Kupang — Gubernur Nusa Tenggara Timur Emanuel Melkiades Laka Lena memimpin apel peringatan Hari Pendidikan Nasional pada 2 Mei 2026 di Kampus UPG 1945 NTT. Dalam amanatnya, Gubernur Melki menegaskan pentingnya tiga aspek utama dalam pendidikan di Nusa Tenggara Timur: kualitas akademik, pembentukan karakter, dan pengembangan jiwa kewirausahaan.
Akademik dan Karakter Sebagai Fondasi Pendidikan
Gubernur Melki menekankan bahwa kualitas akademik harus menjadi prioritas utama dalam sistem pendidikan NTT. "Akademiknya harus bagus. Kedua, pendidikan karakter. Kita harus pastikan bahwa setiap peserta didik memiliki karakter yang baik," ujarnya dalam amanat resmi tersebut.

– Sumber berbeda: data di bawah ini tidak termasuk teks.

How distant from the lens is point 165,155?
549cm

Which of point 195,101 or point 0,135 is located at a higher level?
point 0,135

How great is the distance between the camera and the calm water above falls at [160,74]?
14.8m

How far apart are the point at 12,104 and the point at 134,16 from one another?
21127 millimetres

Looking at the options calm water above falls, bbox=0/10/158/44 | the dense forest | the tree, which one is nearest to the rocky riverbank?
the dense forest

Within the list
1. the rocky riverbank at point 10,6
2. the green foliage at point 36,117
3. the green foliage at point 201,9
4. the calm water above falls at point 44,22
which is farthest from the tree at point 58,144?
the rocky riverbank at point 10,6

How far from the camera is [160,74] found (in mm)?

Komitmen pada dua pilar ini diharapkan menciptakan peserta didik yang tidak hanya memiliki pengetahuan mendalam, tetapi juga integritas dan etika kerja yang kuat untuk menghadapi tantangan di masa depan.

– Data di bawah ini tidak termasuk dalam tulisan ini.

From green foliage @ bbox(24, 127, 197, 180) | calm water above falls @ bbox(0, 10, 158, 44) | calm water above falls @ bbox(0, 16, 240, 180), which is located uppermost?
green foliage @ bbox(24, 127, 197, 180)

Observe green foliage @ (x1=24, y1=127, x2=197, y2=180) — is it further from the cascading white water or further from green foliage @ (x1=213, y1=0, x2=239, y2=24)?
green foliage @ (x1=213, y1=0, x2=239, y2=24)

Kewirausahaan Sejak Dini untuk Penciptaan Lapangan Kerja
Pillar ketiga yang ditekankan Gubernur adalah pengembangan jiwa kewirausahaan. Menurutnya, NTT membutuhkan lebih banyak wirausahawan, sehingga pendidikan kewirausahaan perlu ditanamkan sejak dini mulai dari jenjang sekolah dasar hingga perguruan tinggi. Peserta didik tidak hanya diarahkan untuk menjadi pencari kerja atau aparatur sipil negara (ASN), melainkan juga mampu menciptakan lapangan kerja sendiri.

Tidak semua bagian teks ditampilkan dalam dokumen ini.